• **Task prompt**:
Answer these questions about the chef profile below:
(a) In which town and county did Paddy grow up?
(b) At what age did he move to Dublin?
(c) What did the Peligoni Club host throughout the summer?

Patrick Maher, known best as Paddy, 24, heads up Pearly Queen alongside Chef Tom Brown. Originally
from a small town near Dublin, Ireland called Dunshaughlin in County Meath. Paddy’s career began
from a humble kitchen porter in a local restaurant to moving to the big smoke to spearhead new opening as Head Chef at Pearly Queen in Shoreditch. We chatted to Paddy about his stint at the Peligoni Club in Greece, cooking with seafood, and what diners can expect from the Pearly Queen menu:

Can you share a bit about your journey from being a kitchen porter in a local restaurant in Ireland to becoming the Head Chef at the Pearly Queen in London? 

My first job in a kitchen was on my 16th birthday as a school work experience project. I started working as a kitchen porter/prep chef in a restaurant that a family friend ran every Friday. I really enjoyed all the madness that came with being in a busy kitchen and started working there as much as I could. The more time I spent in the kitchen, I realised that it was what I wanted to do.  

At 19 I moved to Dublin and started working in some really good kitchens where I was learning loads and starting to take my career more seriously. During lockdown, due to the restaurant scene being so all over the place, I decided to move to Greece to work in the Peligoni Club. While in Greece the Peligoni hosted a guest chef series throughout the summer where I was lucky enough to work alongside some well-known chefs from the UK.

• **Supplied records**:
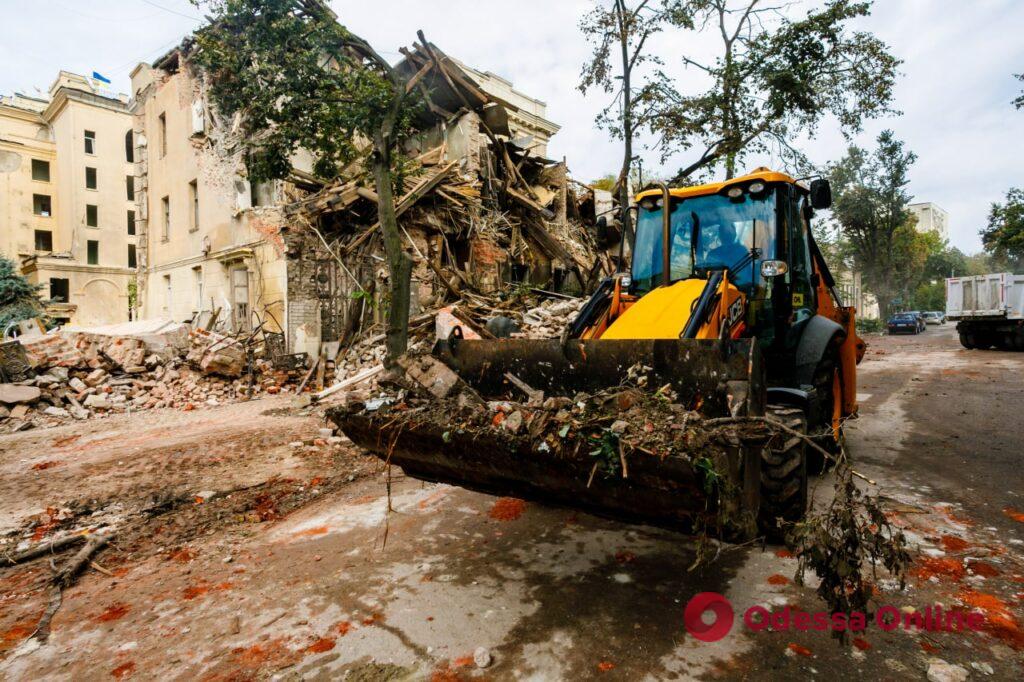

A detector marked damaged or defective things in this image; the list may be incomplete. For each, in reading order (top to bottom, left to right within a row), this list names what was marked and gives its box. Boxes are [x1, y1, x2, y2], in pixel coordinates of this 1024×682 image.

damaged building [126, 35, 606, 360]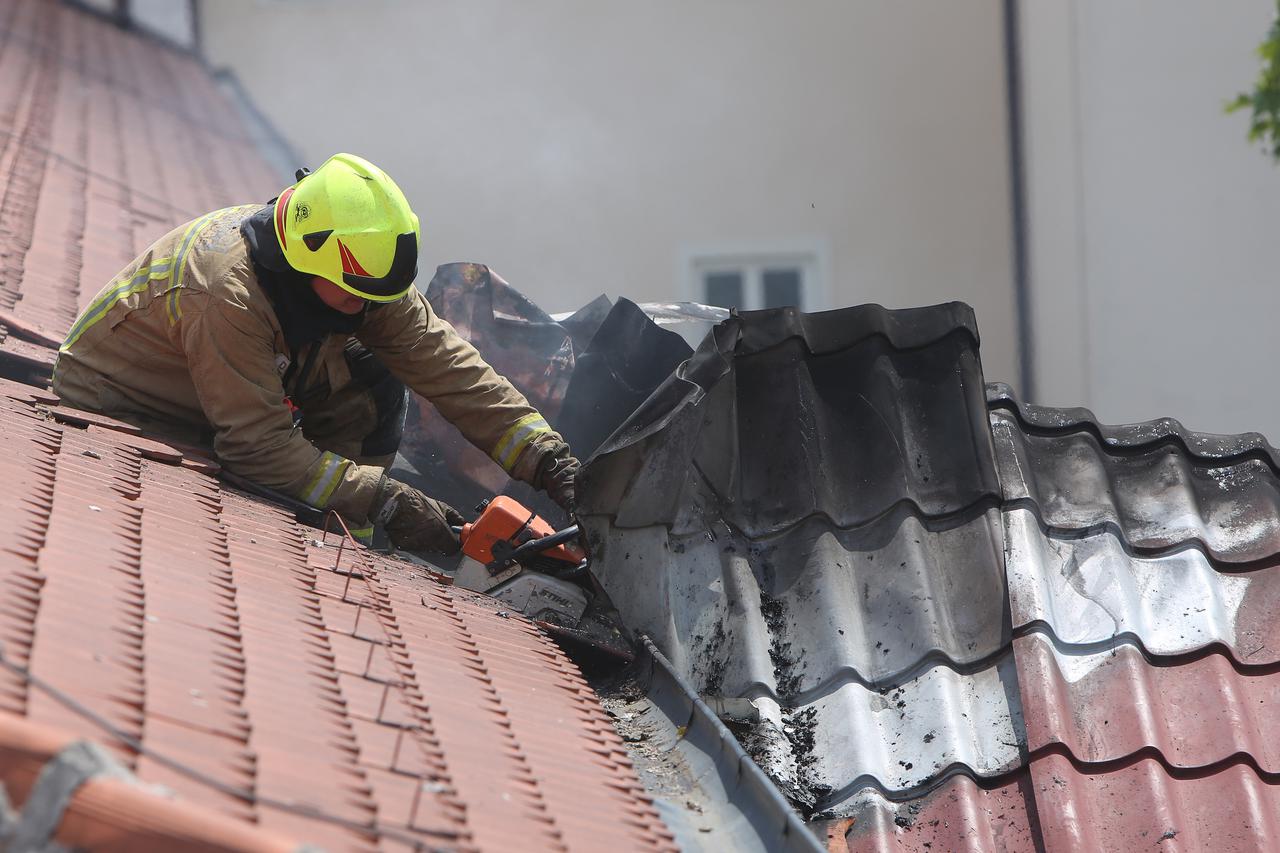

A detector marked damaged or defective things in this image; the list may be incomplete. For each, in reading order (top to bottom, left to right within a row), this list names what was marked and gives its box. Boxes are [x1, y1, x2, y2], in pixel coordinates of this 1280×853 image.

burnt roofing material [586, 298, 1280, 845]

--

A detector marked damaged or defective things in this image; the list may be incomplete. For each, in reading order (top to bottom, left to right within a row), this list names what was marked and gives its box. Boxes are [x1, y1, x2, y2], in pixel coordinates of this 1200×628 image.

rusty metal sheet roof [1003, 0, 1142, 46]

* * *

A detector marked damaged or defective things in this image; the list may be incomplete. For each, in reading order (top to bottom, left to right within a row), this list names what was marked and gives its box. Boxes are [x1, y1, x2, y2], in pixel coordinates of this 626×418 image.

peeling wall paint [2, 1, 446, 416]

• **Finished exercise**:
(a) Dunshaughlin, in County Meath, Ireland.
(b) At 19.
(c) A guest chef series.